GIVEN TASK:
Please render the data from the line containing "Examining this captured" through the last line as a Markdown table, with that line included and blank lines omitted. Use the columns Row and Text, numbering each line in Row.

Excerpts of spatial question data
▽
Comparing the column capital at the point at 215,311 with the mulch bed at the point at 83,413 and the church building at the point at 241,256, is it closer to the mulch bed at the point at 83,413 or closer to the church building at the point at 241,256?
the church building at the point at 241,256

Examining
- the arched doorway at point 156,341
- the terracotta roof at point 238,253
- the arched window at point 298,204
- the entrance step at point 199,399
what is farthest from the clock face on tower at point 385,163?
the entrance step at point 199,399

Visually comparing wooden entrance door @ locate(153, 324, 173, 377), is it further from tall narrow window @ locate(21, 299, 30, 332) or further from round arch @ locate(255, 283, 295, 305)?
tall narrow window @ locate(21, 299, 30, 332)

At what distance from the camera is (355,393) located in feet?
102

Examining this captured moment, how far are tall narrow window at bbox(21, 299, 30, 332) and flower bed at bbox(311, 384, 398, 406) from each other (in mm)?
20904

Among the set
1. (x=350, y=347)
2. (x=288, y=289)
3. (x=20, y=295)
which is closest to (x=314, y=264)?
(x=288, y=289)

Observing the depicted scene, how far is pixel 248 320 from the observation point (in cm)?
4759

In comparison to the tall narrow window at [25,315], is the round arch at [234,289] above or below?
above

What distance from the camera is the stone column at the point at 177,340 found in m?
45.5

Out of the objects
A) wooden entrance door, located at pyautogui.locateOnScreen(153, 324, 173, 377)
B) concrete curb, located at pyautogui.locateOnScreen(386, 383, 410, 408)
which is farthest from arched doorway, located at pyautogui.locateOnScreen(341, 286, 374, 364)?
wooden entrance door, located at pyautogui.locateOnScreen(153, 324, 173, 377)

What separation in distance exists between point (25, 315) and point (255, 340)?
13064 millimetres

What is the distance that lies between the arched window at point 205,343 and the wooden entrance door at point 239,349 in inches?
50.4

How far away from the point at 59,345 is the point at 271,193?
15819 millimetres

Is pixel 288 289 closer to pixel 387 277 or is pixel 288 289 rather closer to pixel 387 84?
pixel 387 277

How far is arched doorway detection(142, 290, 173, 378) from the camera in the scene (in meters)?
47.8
△
EXPECTED ANSWER:
| Row | Text |
|---|---|
| 1 | Examining this captured moment, how far are tall narrow window at bbox(21, 299, 30, 332) and flower bed at bbox(311, 384, 398, 406) from each other (in mm)? |
| 2 | 20904 |
| 3 | Among the set |
| 4 | 1. (x=350, y=347) |
| 5 | 2. (x=288, y=289) |
| 6 | 3. (x=20, y=295) |
| 7 | which is closest to (x=314, y=264)? |
| 8 | (x=288, y=289) |
| 9 | Observing the depicted scene, how far is pixel 248 320 from the observation point (in cm)? |
| 10 | 4759 |
| 11 | In comparison to the tall narrow window at [25,315], is the round arch at [234,289] above or below? |
| 12 | above |
| 13 | What distance from the camera is the stone column at the point at 177,340 found in m? |
| 14 | 45.5 |
| 15 | Out of the objects |
| 16 | A) wooden entrance door, located at pyautogui.locateOnScreen(153, 324, 173, 377) |
| 17 | B) concrete curb, located at pyautogui.locateOnScreen(386, 383, 410, 408) |
| 18 | which is farthest from arched doorway, located at pyautogui.locateOnScreen(341, 286, 374, 364)? |
| 19 | wooden entrance door, located at pyautogui.locateOnScreen(153, 324, 173, 377) |
| 20 | What separation in distance exists between point (25, 315) and point (255, 340)? |
| 21 | 13064 millimetres |
| 22 | What is the distance that lies between the arched window at point 205,343 and the wooden entrance door at point 239,349 in inches? |
| 23 | 50.4 |
| 24 | How far away from the point at 59,345 is the point at 271,193? |
| 25 | 15819 millimetres |
| 26 | Is pixel 288 289 closer to pixel 387 277 or is pixel 288 289 rather closer to pixel 387 84? |
| 27 | pixel 387 277 |
| 28 | How far is arched doorway detection(142, 290, 173, 378) from the camera in the scene (in meters)? |
| 29 | 47.8 |